Die Lebensmittel-Importe aus Südamerika würden nach der (noch ausstehenden) Zustimmung durch das Europäische Parlament deutlich zunehmen. "Doch weder unsere Umwelt noch unsere Landwirtschaft dürfen am Altar des Freihandels geopfert werden", sagt Theissing-Matei.

Europas Landwirte "zahlen drauf"

Auch Thomas Waitz (EU-Grüne) kritisiert das Abkommen: "Der toxische Deal wird den europäischen Landwirten schaden und das Höfesterben weiter antreiben.
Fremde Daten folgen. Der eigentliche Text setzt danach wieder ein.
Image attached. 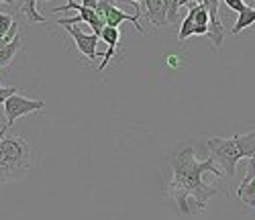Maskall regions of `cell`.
<instances>
[{"instance_id":"cell-18","label":"cell","mask_w":255,"mask_h":220,"mask_svg":"<svg viewBox=\"0 0 255 220\" xmlns=\"http://www.w3.org/2000/svg\"><path fill=\"white\" fill-rule=\"evenodd\" d=\"M200 2H202V0H180V6H184V4H186V6L192 8L194 4H200Z\"/></svg>"},{"instance_id":"cell-7","label":"cell","mask_w":255,"mask_h":220,"mask_svg":"<svg viewBox=\"0 0 255 220\" xmlns=\"http://www.w3.org/2000/svg\"><path fill=\"white\" fill-rule=\"evenodd\" d=\"M143 14L153 23V27L161 29L167 23V0H143Z\"/></svg>"},{"instance_id":"cell-6","label":"cell","mask_w":255,"mask_h":220,"mask_svg":"<svg viewBox=\"0 0 255 220\" xmlns=\"http://www.w3.org/2000/svg\"><path fill=\"white\" fill-rule=\"evenodd\" d=\"M66 29H68V33L72 35L78 51H80L82 55H86L88 61H96V55H98V53H96V45H98V39H100V37H98L96 33H92V35L82 33L76 25H68Z\"/></svg>"},{"instance_id":"cell-17","label":"cell","mask_w":255,"mask_h":220,"mask_svg":"<svg viewBox=\"0 0 255 220\" xmlns=\"http://www.w3.org/2000/svg\"><path fill=\"white\" fill-rule=\"evenodd\" d=\"M255 178V155H251L249 157V165H247V175L243 178V182H249V180H253Z\"/></svg>"},{"instance_id":"cell-8","label":"cell","mask_w":255,"mask_h":220,"mask_svg":"<svg viewBox=\"0 0 255 220\" xmlns=\"http://www.w3.org/2000/svg\"><path fill=\"white\" fill-rule=\"evenodd\" d=\"M253 23H255V8L247 4V6H245V10H243V12H239L237 23L233 25V29H231V35H239L241 31L249 29Z\"/></svg>"},{"instance_id":"cell-1","label":"cell","mask_w":255,"mask_h":220,"mask_svg":"<svg viewBox=\"0 0 255 220\" xmlns=\"http://www.w3.org/2000/svg\"><path fill=\"white\" fill-rule=\"evenodd\" d=\"M172 167V182L167 186V196L172 198L182 216H194L206 210L210 198H215L219 190L215 186L204 184V173H212L221 178L225 175L219 165L208 157L206 161L196 159L194 147H186L178 155L169 159Z\"/></svg>"},{"instance_id":"cell-11","label":"cell","mask_w":255,"mask_h":220,"mask_svg":"<svg viewBox=\"0 0 255 220\" xmlns=\"http://www.w3.org/2000/svg\"><path fill=\"white\" fill-rule=\"evenodd\" d=\"M194 10L190 8L188 10V14L184 16V20H182V25H180V31H178V39L180 41H186L188 37H192L194 35Z\"/></svg>"},{"instance_id":"cell-16","label":"cell","mask_w":255,"mask_h":220,"mask_svg":"<svg viewBox=\"0 0 255 220\" xmlns=\"http://www.w3.org/2000/svg\"><path fill=\"white\" fill-rule=\"evenodd\" d=\"M121 2H125V4H133L135 6V16H143V0H121Z\"/></svg>"},{"instance_id":"cell-15","label":"cell","mask_w":255,"mask_h":220,"mask_svg":"<svg viewBox=\"0 0 255 220\" xmlns=\"http://www.w3.org/2000/svg\"><path fill=\"white\" fill-rule=\"evenodd\" d=\"M18 92V88H4V86H0V106H2L12 94Z\"/></svg>"},{"instance_id":"cell-19","label":"cell","mask_w":255,"mask_h":220,"mask_svg":"<svg viewBox=\"0 0 255 220\" xmlns=\"http://www.w3.org/2000/svg\"><path fill=\"white\" fill-rule=\"evenodd\" d=\"M0 2H6V4H12V2H14V0H0Z\"/></svg>"},{"instance_id":"cell-2","label":"cell","mask_w":255,"mask_h":220,"mask_svg":"<svg viewBox=\"0 0 255 220\" xmlns=\"http://www.w3.org/2000/svg\"><path fill=\"white\" fill-rule=\"evenodd\" d=\"M31 169V147L23 137L0 139V184L23 180Z\"/></svg>"},{"instance_id":"cell-4","label":"cell","mask_w":255,"mask_h":220,"mask_svg":"<svg viewBox=\"0 0 255 220\" xmlns=\"http://www.w3.org/2000/svg\"><path fill=\"white\" fill-rule=\"evenodd\" d=\"M2 106H4V114H6V124L0 128V139L8 133V128L14 124V120H18L20 116H27L31 112H37V110H43L45 102L43 100H31V98H25L20 94H12Z\"/></svg>"},{"instance_id":"cell-9","label":"cell","mask_w":255,"mask_h":220,"mask_svg":"<svg viewBox=\"0 0 255 220\" xmlns=\"http://www.w3.org/2000/svg\"><path fill=\"white\" fill-rule=\"evenodd\" d=\"M235 141L243 153V159L245 157L249 159L251 155H255V130H251L247 135H235Z\"/></svg>"},{"instance_id":"cell-13","label":"cell","mask_w":255,"mask_h":220,"mask_svg":"<svg viewBox=\"0 0 255 220\" xmlns=\"http://www.w3.org/2000/svg\"><path fill=\"white\" fill-rule=\"evenodd\" d=\"M12 23H14V16L12 14L0 12V41H2V37L8 33V29L12 27Z\"/></svg>"},{"instance_id":"cell-14","label":"cell","mask_w":255,"mask_h":220,"mask_svg":"<svg viewBox=\"0 0 255 220\" xmlns=\"http://www.w3.org/2000/svg\"><path fill=\"white\" fill-rule=\"evenodd\" d=\"M223 2H225L231 10H235L237 14H239V12H243V10H245V6H247V4L243 2V0H223Z\"/></svg>"},{"instance_id":"cell-12","label":"cell","mask_w":255,"mask_h":220,"mask_svg":"<svg viewBox=\"0 0 255 220\" xmlns=\"http://www.w3.org/2000/svg\"><path fill=\"white\" fill-rule=\"evenodd\" d=\"M100 39L106 43V45L119 47V43H121V31L119 29H113V27H104L102 33H100Z\"/></svg>"},{"instance_id":"cell-3","label":"cell","mask_w":255,"mask_h":220,"mask_svg":"<svg viewBox=\"0 0 255 220\" xmlns=\"http://www.w3.org/2000/svg\"><path fill=\"white\" fill-rule=\"evenodd\" d=\"M206 147L210 151V157L219 165V169L227 175V178H235L237 163L243 159V153L235 141V137L231 139H221V137H212L206 141Z\"/></svg>"},{"instance_id":"cell-5","label":"cell","mask_w":255,"mask_h":220,"mask_svg":"<svg viewBox=\"0 0 255 220\" xmlns=\"http://www.w3.org/2000/svg\"><path fill=\"white\" fill-rule=\"evenodd\" d=\"M18 25L12 23V27L8 29V33L2 37V41H0V70L6 68V65H10V61L14 59V55L23 49V41H20L18 37Z\"/></svg>"},{"instance_id":"cell-10","label":"cell","mask_w":255,"mask_h":220,"mask_svg":"<svg viewBox=\"0 0 255 220\" xmlns=\"http://www.w3.org/2000/svg\"><path fill=\"white\" fill-rule=\"evenodd\" d=\"M43 2H47V0H43ZM20 12L27 16L29 23H45V16L39 14V10H37V0H25Z\"/></svg>"}]
</instances>
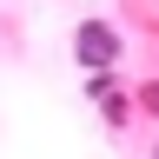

Die europäischen Landwirte zahlen für die erweiterten Absatzmärkte der europäischen Auto- und Chemieindustrie drauf", warnt Waitz.

Handelspolitik für Pestizid- und Autokonzerne

"Österreichs Regierung steht dabei mit ihrem Nein ökonomisch und ökologisch auf der richtigen Seite", erklärt Theresa Kofler von der NGO Attac Österreich. "In Zeiten der Klimakrise ist eine Handelspolitik im Interesse europäischer Pestizid- und Autokonzerne sowie der südamerikanischen Fleisch- und Agrarindustrie nicht zukunftsfähig", erklärt Kofler.

Geringe wirtschaftliche Erwartungen

Selbst die Europäische Kommission rechnet mit einem nur äußerst geringen zusätzlichen
Wirtschaftswachstum von 0,05 Prozent bis 2040 durch den EU-Mercosur-Pakt.
Demgegenüber stehe die "massive zusätzliche Zerstörung von einzigartigen Lebensräumen wie dem Amazonas", vorrangig durch die Ausweitung der Rindfleischproduktion.

Schon jetzt gehen 90 Prozent der Zerstörung des Amazonas-Regenwaldes seit 1970 auf die
Rinderzucht zurück, warnt Greenpeace.

Fast ganz Südamerika mirt dabei: Die Staaten des Mercosur-Wirtschaftsverbundes
iStock

Niedrigere Umweltstandards in Südamerika

Gleichzeitig würden Bauern in Österreich in einen ruinösen Preiskampf gezwungen. Denn mit dem EU-Mercosur-Pakt würden, wie Greenpeace errechnete, künftig jährlich große zusätzliche Mengen an Agrarprodukten nach Europa gelangen:

99.000 Tonnen Rindfleisch, 180.000 Tonnen Hühnerfleisch, 190.000 Tonnen Zucker, 650.000 Tonnen aus Zuckerrohr gewonnenes Ethanol, 1.000.000 Tonnen Mais sowie 45.000 Tonnen Honig. Diese Agrarprodukte werden in Südamerika mit deutlich niedrigeren Umwelt- und Sozialstandards hergestellt als in der Europäischen Union.